_Input data_.
<<<<

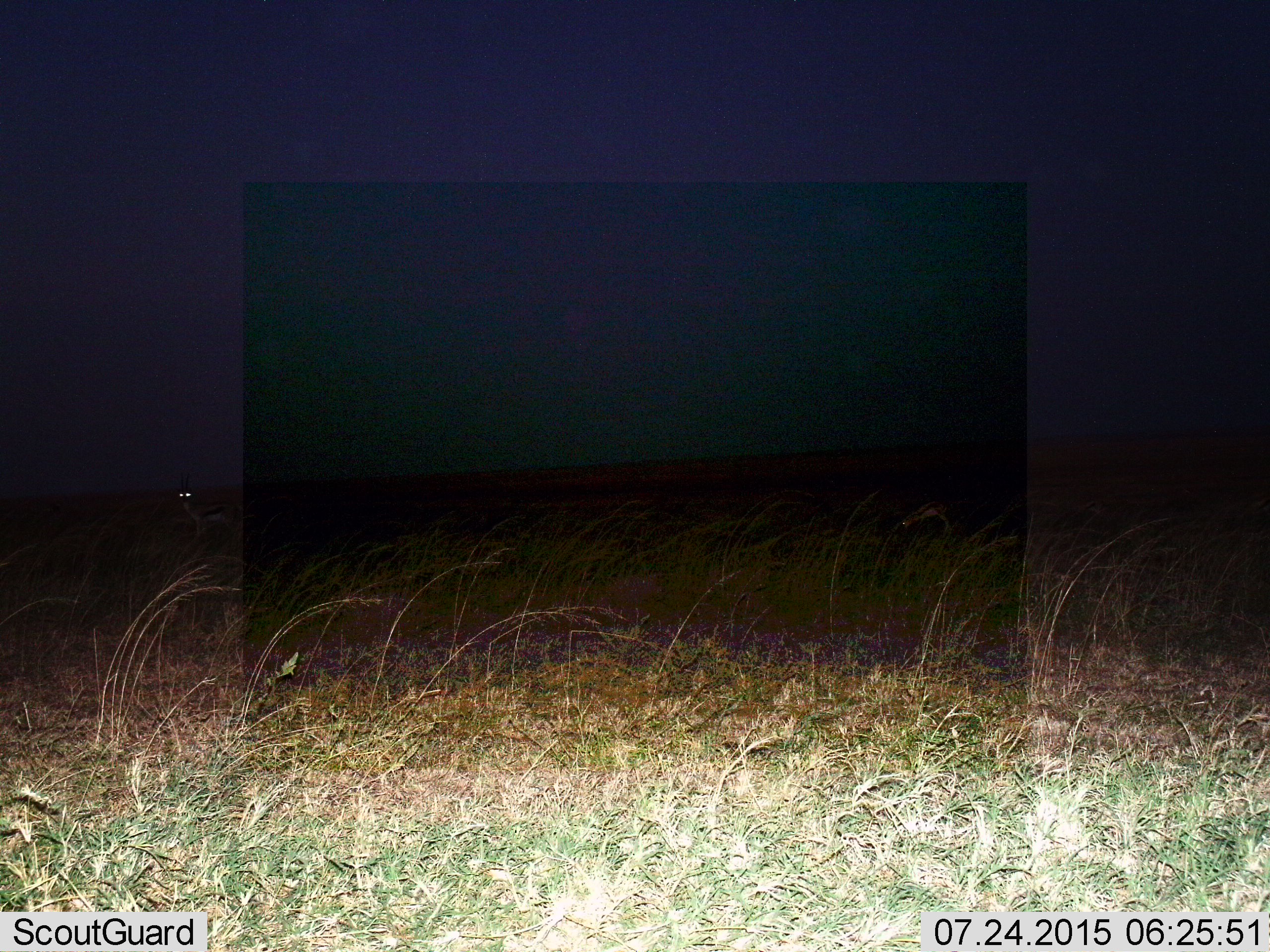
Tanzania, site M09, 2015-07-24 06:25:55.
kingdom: Animalia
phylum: Chordata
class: Mammalia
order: Artiodactyla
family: Bovidae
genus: Eudorcas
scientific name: Eudorcas thomsonii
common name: thomson's gazelle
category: gazellethomsons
Gazellethomsons (thomson's gazelle) (Eudorcas thomsonii), count 1. Behavior (volunteer vote fractions): standing 100%, resting 0%, moving 20%, interacting 0%. Young present (vote fraction): 0%. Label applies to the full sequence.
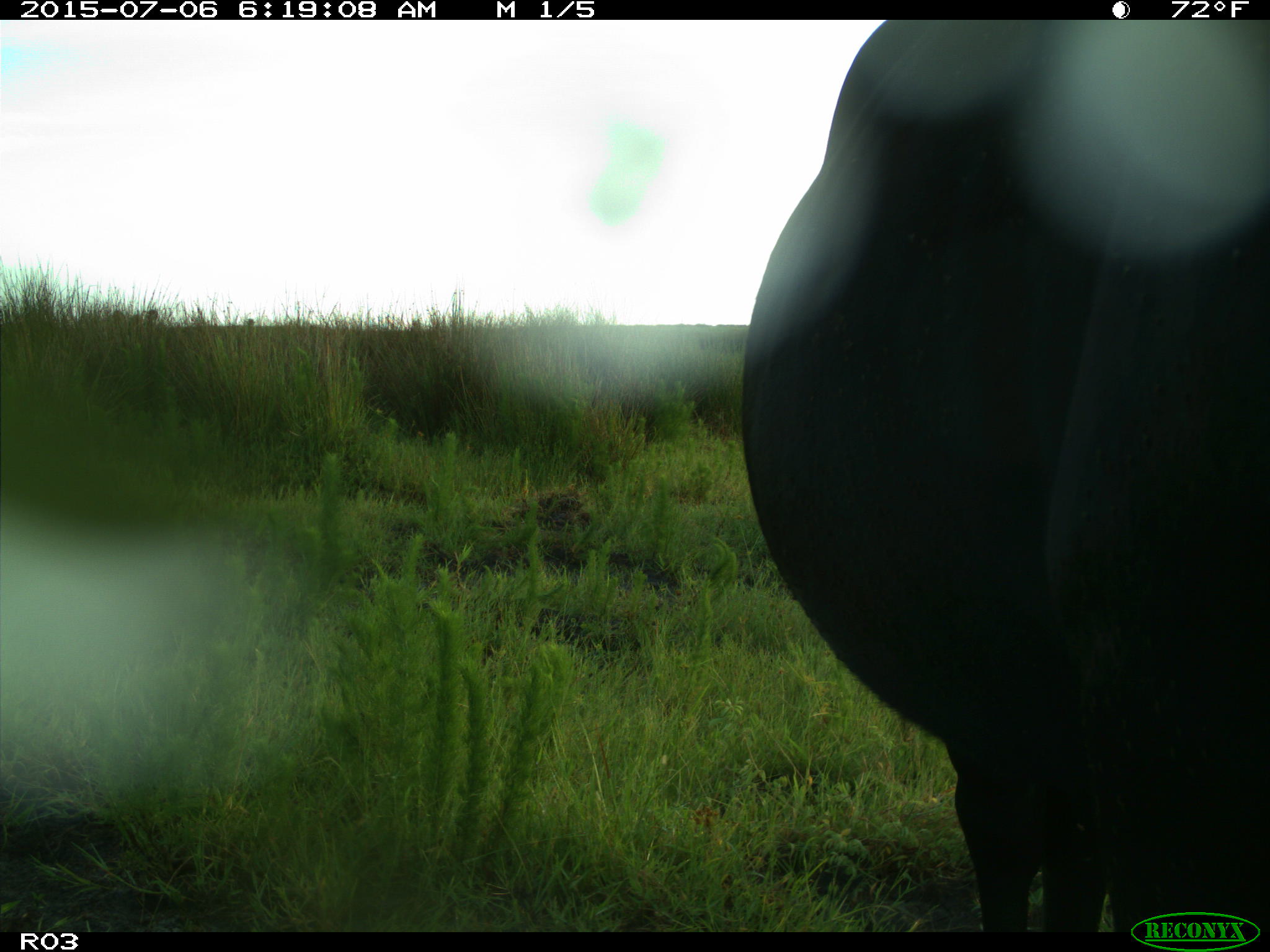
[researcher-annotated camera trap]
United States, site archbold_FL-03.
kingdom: Animalia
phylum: Chordata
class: Mammalia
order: Artiodactyla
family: Bovidae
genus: Bos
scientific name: Bos taurus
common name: domestic cow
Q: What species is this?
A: Bos taurus (domestic cow).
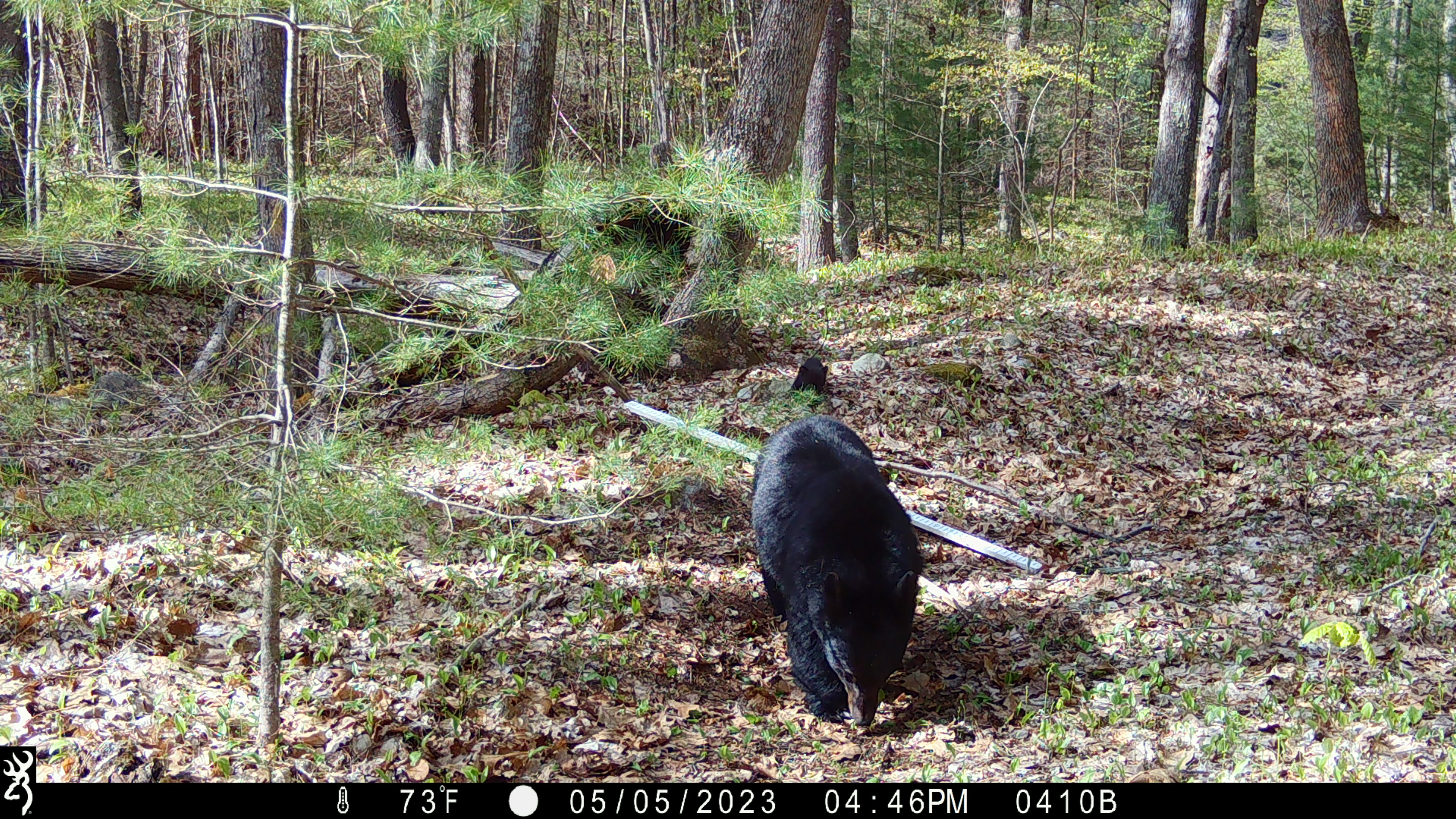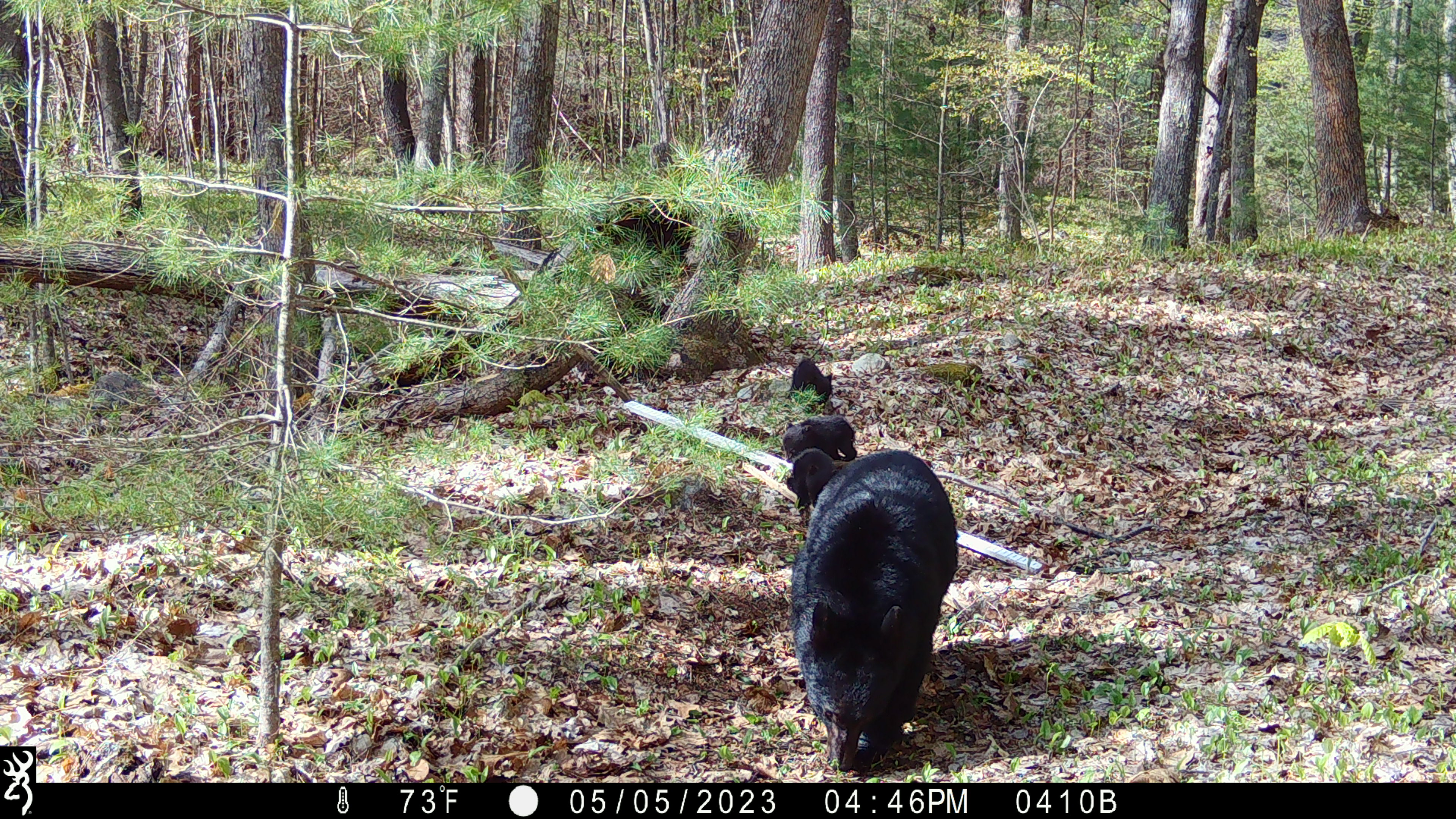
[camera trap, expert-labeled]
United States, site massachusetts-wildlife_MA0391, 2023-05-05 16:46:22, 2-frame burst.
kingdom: Animalia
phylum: Chordata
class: Mammalia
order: Carnivora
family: Ursidae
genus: Ursus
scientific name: Ursus americanus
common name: black bear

>>>>

_The task_. Repeat the entries faithfully. Any picture gets left out.

_Answer area_.
Tanzania, site M09, 2015-07-24 06:25:55.
kingdom: Animalia
phylum: Chordata
class: Mammalia
order: Artiodactyla
family: Bovidae
genus: Eudorcas
scientific name: Eudorcas thomsonii
common name: thomson's gazelle
category: gazellethomsons
Gazellethomsons (thomson's gazelle) (Eudorcas thomsonii), count 1. Behavior (volunteer vote fractions): standing 100%, resting 0%, moving 20%, interacting 0%. Young present (vote fraction): 0%. Label applies to the full sequence.
[researcher-annotated camera trap]
United States, site archbold_FL-03.
kingdom: Animalia
phylum: Chordata
class: Mammalia
order: Artiodactyla
family: Bovidae
genus: Bos
scientific name: Bos taurus
common name: domestic cow
Q: What species is this?
A: Bos taurus (domestic cow).
[camera trap, expert-labeled]
United States, site massachusetts-wildlife_MA0391, 2023-05-05 16:46:22, 2-frame burst.
kingdom: Animalia
phylum: Chordata
class: Mammalia
order: Carnivora
family: Ursidae
genus: Ursus
scientific name: Ursus americanus
common name: black bear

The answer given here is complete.